I am a willing participant in the placebo effect, and here are three ways that it manifests itself.

1. Multivitamins
I worry a lot about the efficacy of the medication I am on. This is because I—like many with mental health issues—have been through the roulette wheel of trying all sorts of medication that truly turned out not to work. But psychological medication is a roulette wheel, and I accept that. I did find myself once sliding into deep anxiety for about a week. I remembered at the time that I heard from scientists what I already knew—that multivitamins are generally a waste of money. “Expensive pee.” So I stopped taking my multivitamin nightly.

I know for a fact (to at least ninety percent certainty) that the lack of multivitamin was not causing my anxiety. But I couldn’t risk it any longer, and quite honestly I knew going back on the multivitamins (which really aren’t that expensive) would be embracing only the placebo effect when returning to the regimen. And I did. And it… sorta… worked. Enough so that I’m willing to plop down $12 every so often. Expensive pee, happier me. I’ll take it. I’m now obsessed with it.

• _Stored data_:
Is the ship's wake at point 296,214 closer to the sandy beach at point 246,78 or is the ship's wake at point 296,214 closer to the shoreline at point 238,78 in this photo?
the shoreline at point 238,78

--

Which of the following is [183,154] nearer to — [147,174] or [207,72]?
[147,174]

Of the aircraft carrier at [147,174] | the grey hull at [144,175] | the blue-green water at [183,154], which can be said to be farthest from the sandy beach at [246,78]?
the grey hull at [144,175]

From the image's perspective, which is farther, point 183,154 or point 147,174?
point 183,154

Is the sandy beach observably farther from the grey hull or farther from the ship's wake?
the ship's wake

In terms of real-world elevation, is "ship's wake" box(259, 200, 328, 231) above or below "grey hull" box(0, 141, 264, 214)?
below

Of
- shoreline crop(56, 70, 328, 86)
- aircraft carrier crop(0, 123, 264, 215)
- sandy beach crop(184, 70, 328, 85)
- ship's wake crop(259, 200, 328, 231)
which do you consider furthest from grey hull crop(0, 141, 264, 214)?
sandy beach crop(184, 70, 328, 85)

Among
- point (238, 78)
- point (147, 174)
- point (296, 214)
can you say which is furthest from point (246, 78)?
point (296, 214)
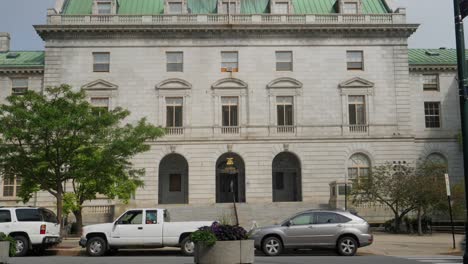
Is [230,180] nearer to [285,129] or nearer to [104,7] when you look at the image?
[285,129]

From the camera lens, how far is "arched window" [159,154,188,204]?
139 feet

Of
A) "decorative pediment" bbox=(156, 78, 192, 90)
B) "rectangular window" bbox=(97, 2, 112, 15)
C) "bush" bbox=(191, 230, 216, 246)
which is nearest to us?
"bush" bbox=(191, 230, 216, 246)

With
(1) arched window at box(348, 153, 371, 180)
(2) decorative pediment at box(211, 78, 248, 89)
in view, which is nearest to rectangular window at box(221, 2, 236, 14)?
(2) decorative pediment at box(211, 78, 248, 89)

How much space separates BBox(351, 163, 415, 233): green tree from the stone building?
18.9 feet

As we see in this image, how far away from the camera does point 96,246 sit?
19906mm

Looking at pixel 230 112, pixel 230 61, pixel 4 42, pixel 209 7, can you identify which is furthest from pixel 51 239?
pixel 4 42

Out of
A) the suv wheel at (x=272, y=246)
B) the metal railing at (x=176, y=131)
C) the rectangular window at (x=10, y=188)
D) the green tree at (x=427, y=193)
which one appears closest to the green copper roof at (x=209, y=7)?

---

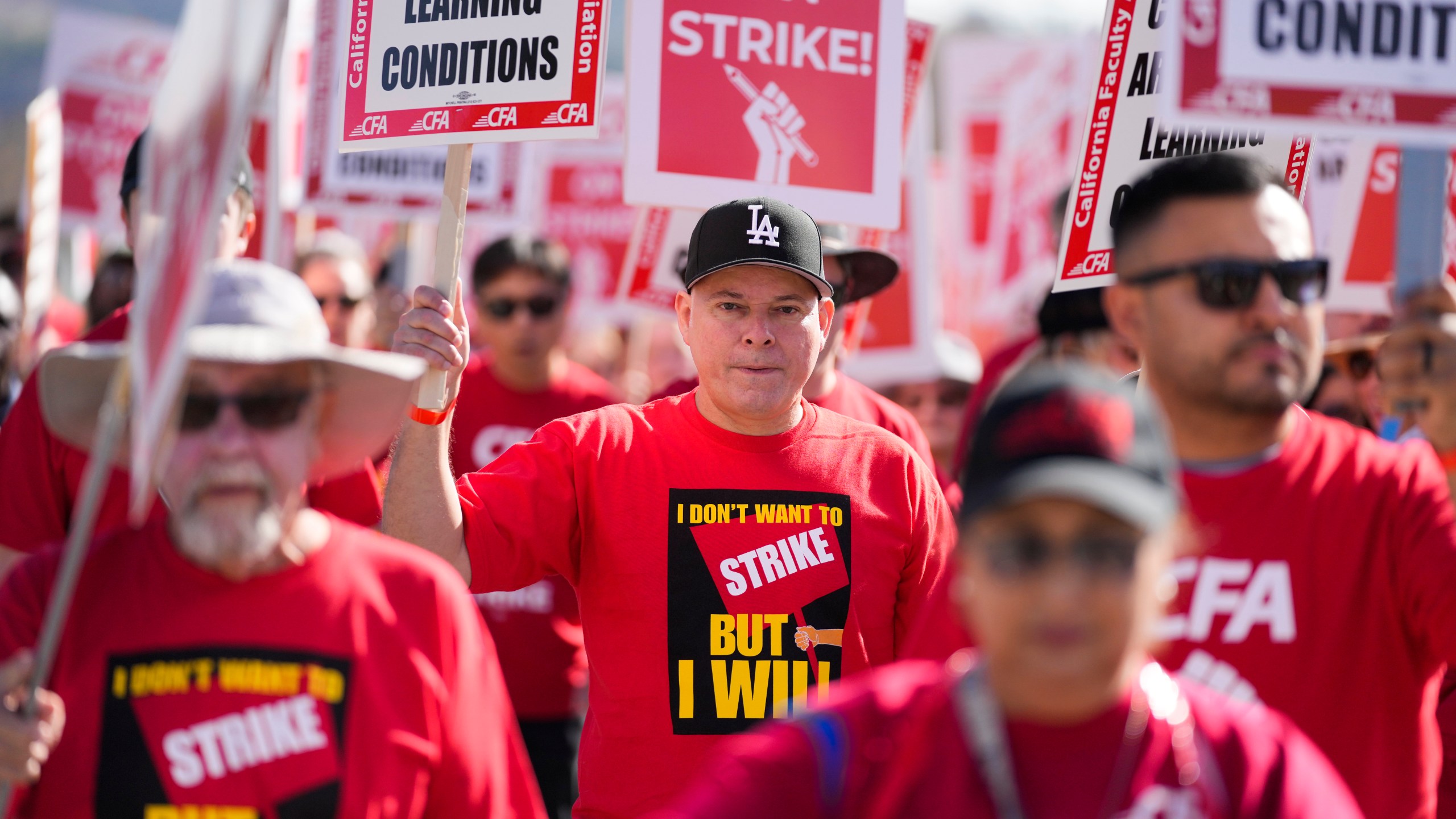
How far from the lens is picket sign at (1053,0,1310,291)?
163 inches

• _Apply what you read_:
a) Transcribe the passage of the placebo effect text starting at "I know for a" and ending at "obsessed with it.".
b) For each statement below, say yes or no to whether the placebo effect text supports it, and quote the deciding words.
(i) The writer stopped taking a multivitamin nightly after hearing that multivitamins are generally a waste of money.
(ii) The writer is fully certain that going without the multivitamin caused the anxiety.
(iii) The writer calls multivitamins very expensive.

• _Task-by-task results_:
a)
I know for a fact (to at least ninety percent certainty) that the lack of multivitamin was not causing my anxiety. But I couldn’t risk it any longer, and quite honestly I knew going back on the multivitamins (which really aren’t that expensive) would be embracing only the placebo effect when returning to the regimen. And I did. And it… sorta… worked. Enough so that I’m willing to plop down $12 every so often. Expensive pee, happier me. I’ll take it. I’m now obsessed with it.

b)
(i) Yes: "multivitamins are generally a waste of money" and "So I stopped taking my multivitamin nightly."
(ii) No: "I know for a fact (to at least ninety percent certainty) that the lack of multivitamin was not causing my anxiety."
(iii) No: "which really aren’t that expensive"